> **TRY IT**
Can you copy out the items verbatim, starting at the very first one and stopping after the line that contains "Read I’m His"? Leave the pictures out.

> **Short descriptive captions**
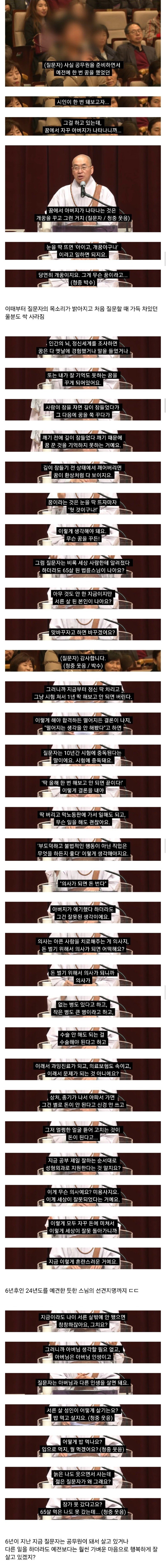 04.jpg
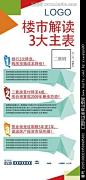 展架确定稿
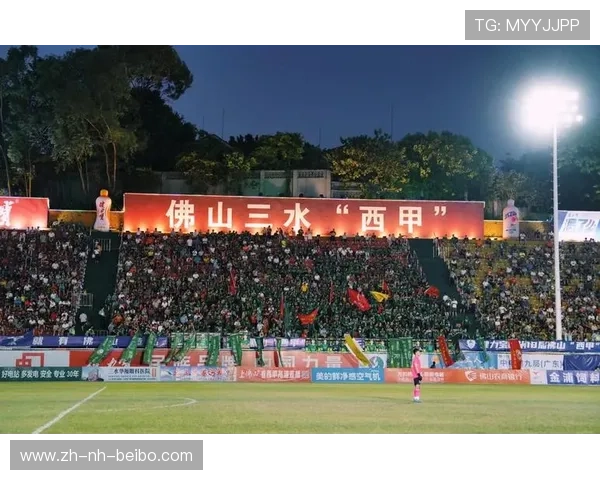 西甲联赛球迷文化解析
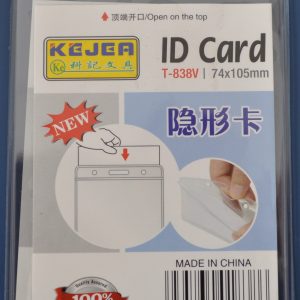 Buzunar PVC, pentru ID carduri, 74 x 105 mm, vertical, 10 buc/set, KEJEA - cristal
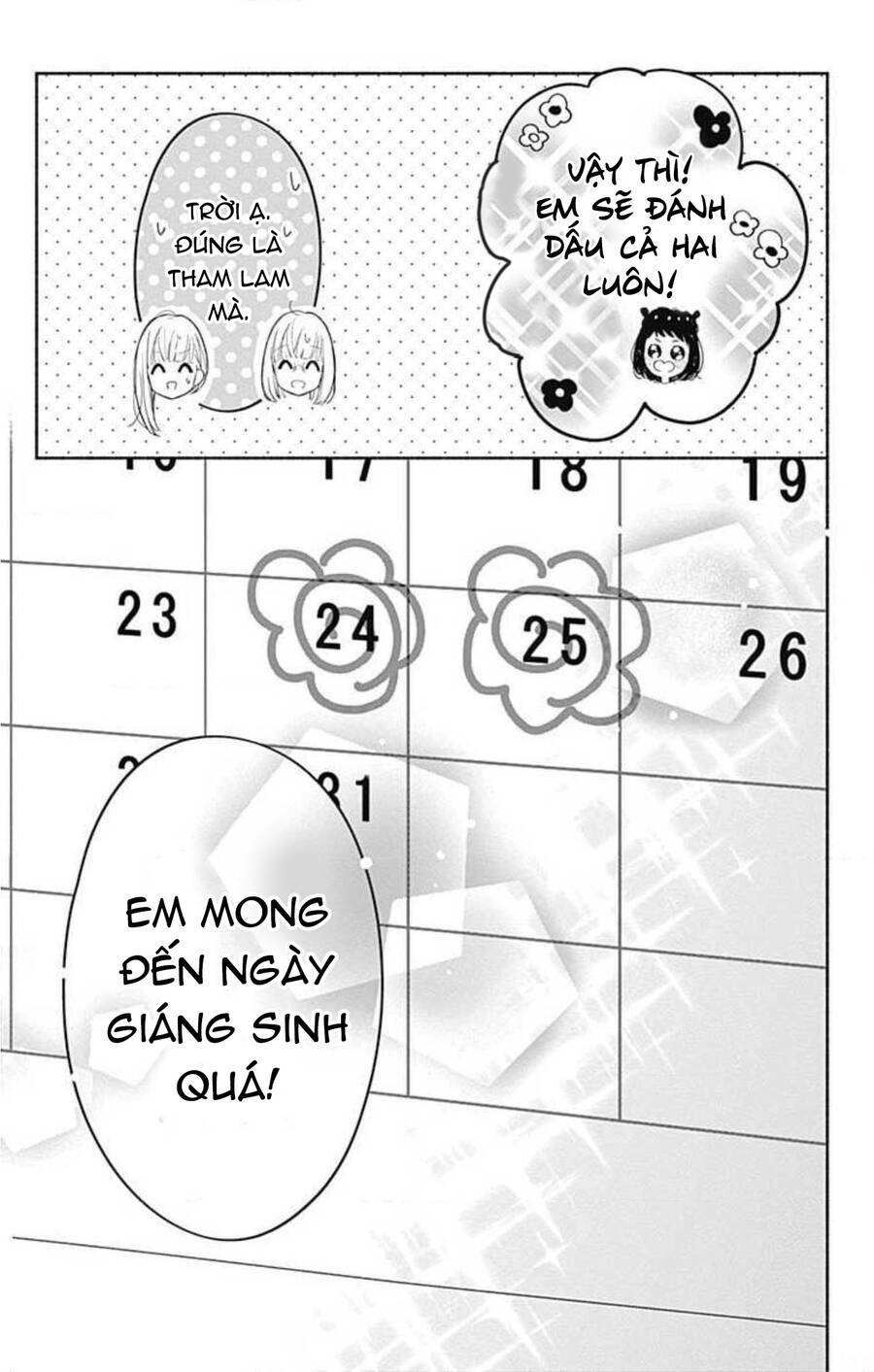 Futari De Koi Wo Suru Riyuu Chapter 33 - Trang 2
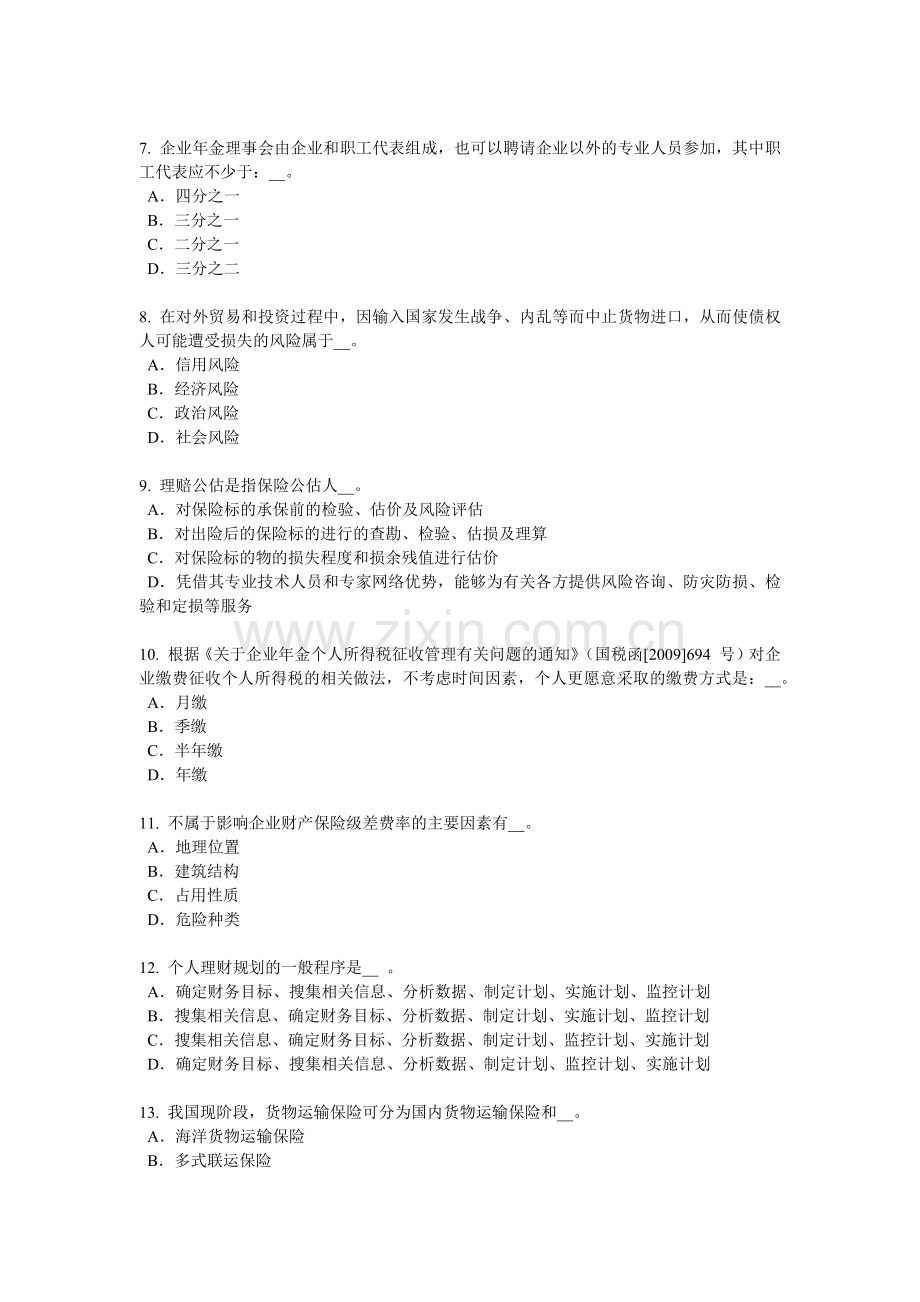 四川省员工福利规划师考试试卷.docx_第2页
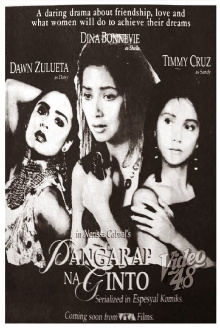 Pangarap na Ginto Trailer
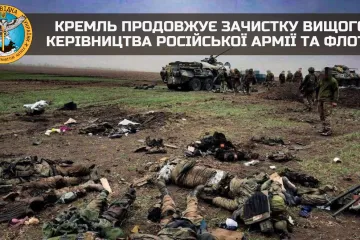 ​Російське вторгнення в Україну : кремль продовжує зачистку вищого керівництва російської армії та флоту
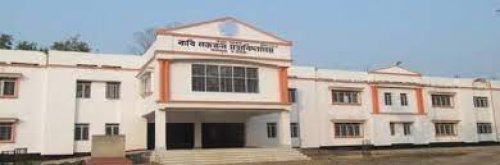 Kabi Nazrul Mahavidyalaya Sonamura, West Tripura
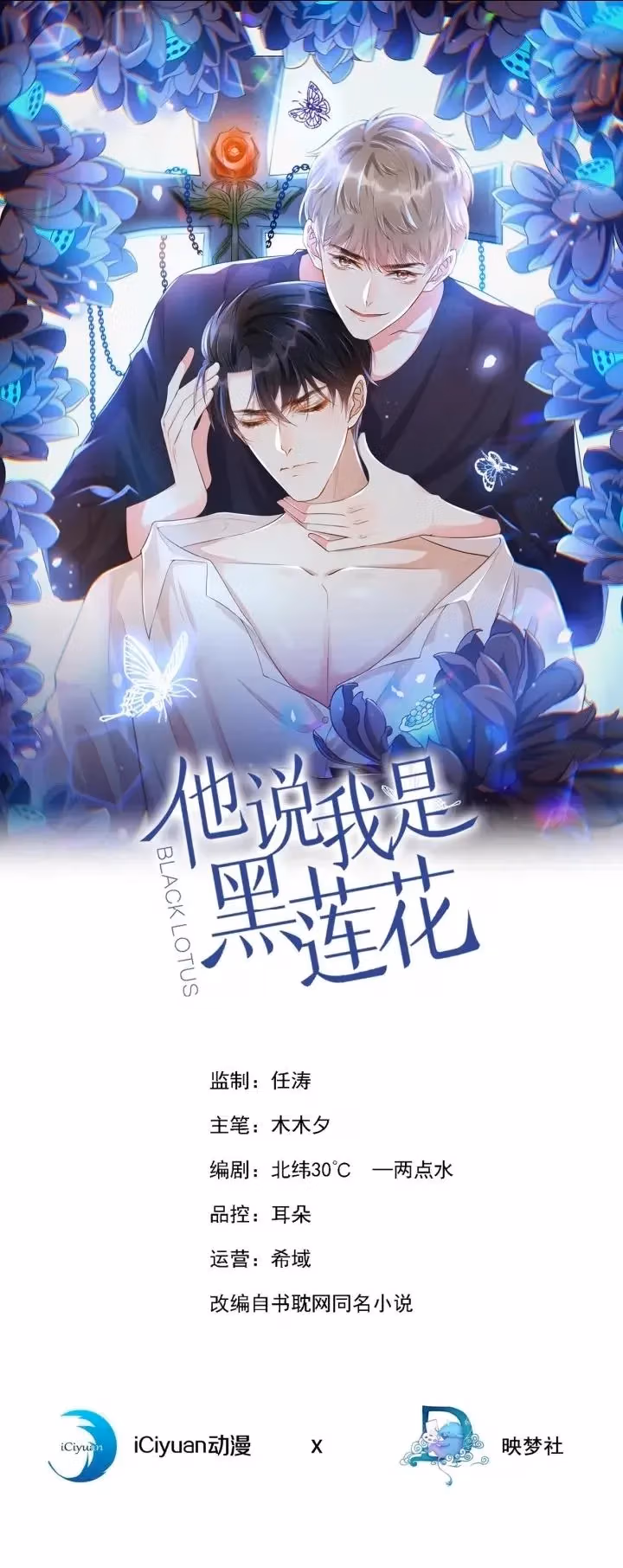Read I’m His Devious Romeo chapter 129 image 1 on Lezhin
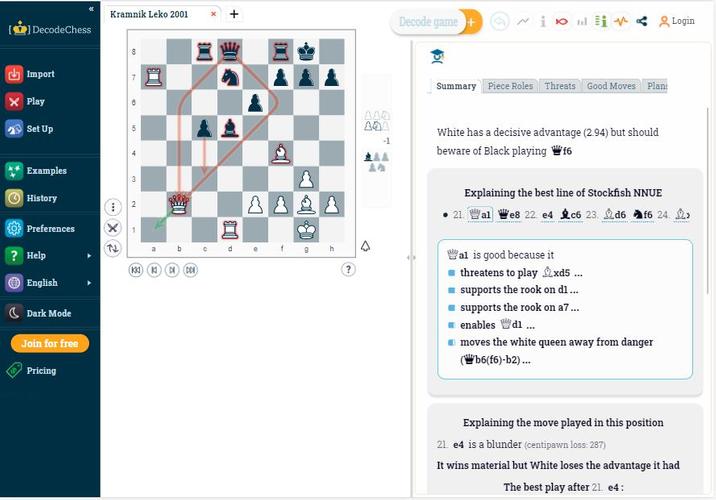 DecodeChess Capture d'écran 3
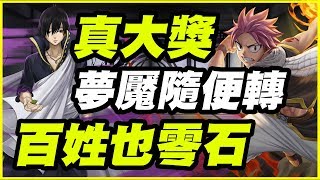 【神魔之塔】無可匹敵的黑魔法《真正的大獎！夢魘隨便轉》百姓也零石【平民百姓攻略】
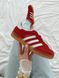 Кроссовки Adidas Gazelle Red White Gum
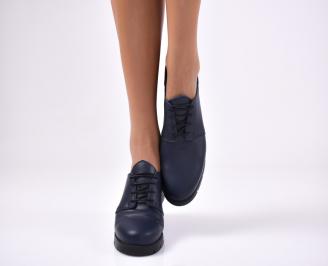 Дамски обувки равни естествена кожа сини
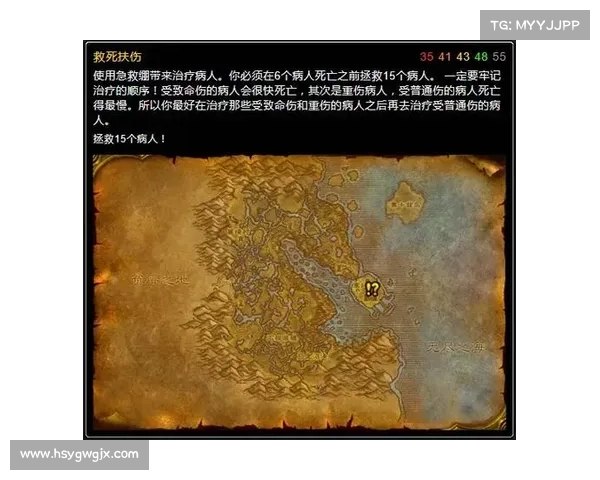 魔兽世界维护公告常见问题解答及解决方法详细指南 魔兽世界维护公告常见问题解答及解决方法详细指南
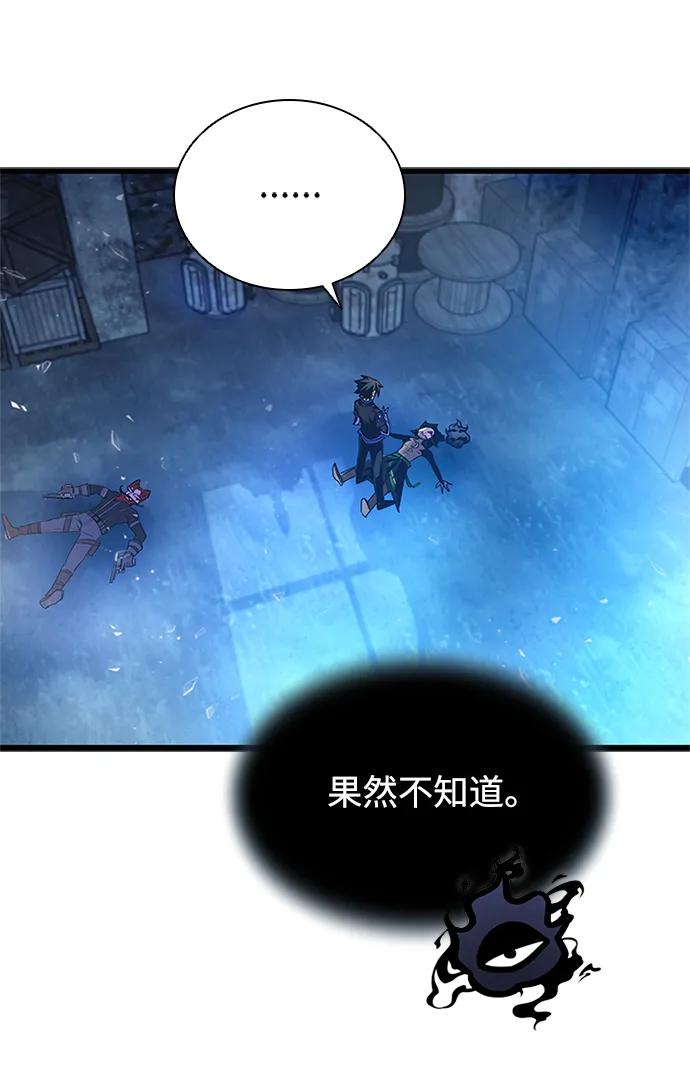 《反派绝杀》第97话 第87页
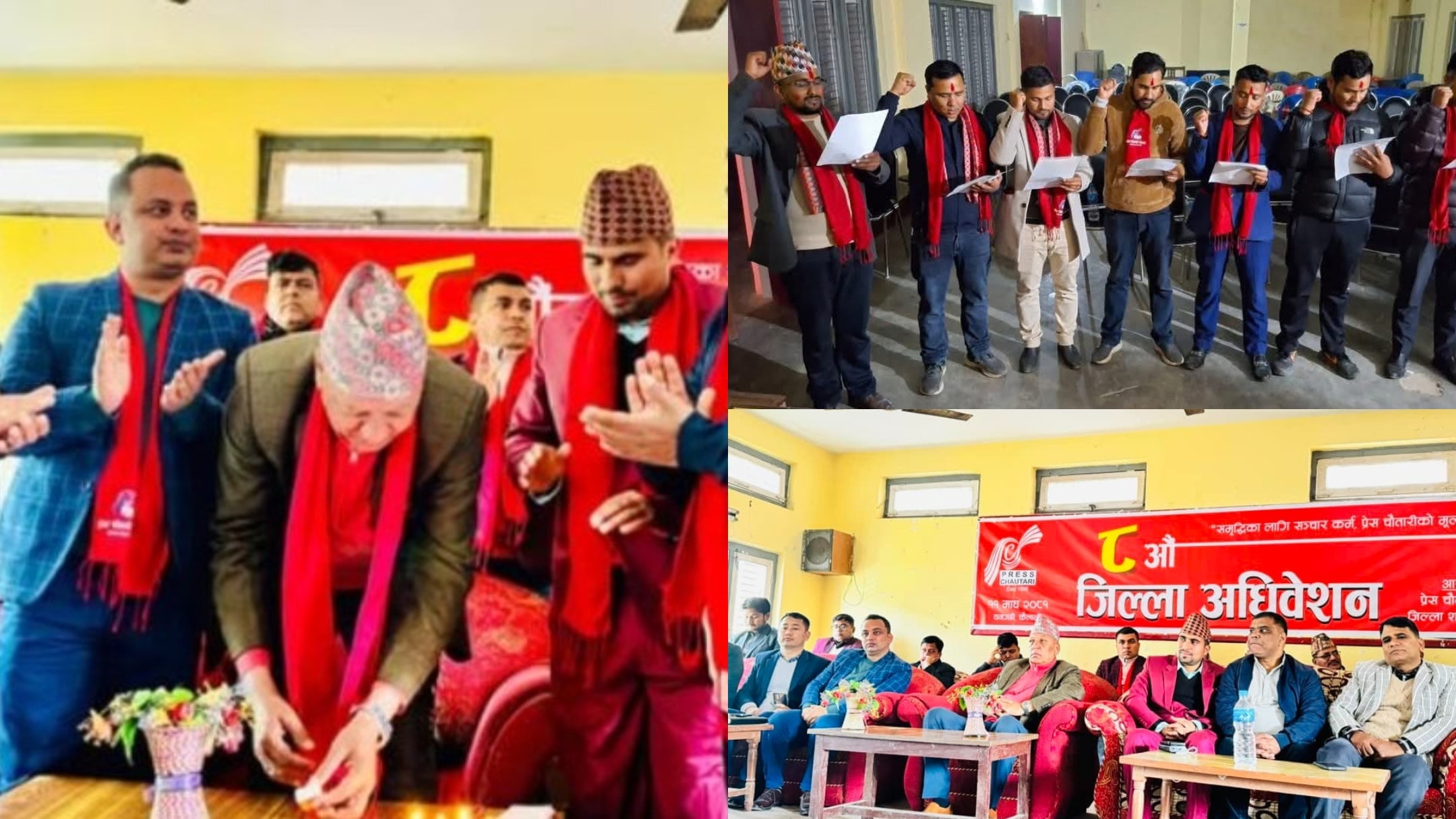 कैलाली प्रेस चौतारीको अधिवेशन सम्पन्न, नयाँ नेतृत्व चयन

> **ANSWER SECTION**
 04.jpg
 展架确定稿
 西甲联赛球迷文化解析
 Buzunar PVC, pentru ID carduri, 74 x 105 mm, vertical, 10 buc/set, KEJEA - cristal
 Futari De Koi Wo Suru Riyuu Chapter 33 - Trang 2
 四川省员工福利规划师考试试卷.docx_第2页
 Pangarap na Ginto Trailer
 ​Російське вторгнення в Україну : кремль продовжує зачистку вищого керівництва російської армії та флоту
 Kabi Nazrul Mahavidyalaya Sonamura, West Tripura
Read I’m His Devious Romeo chapter 129 image 1 on Lezhin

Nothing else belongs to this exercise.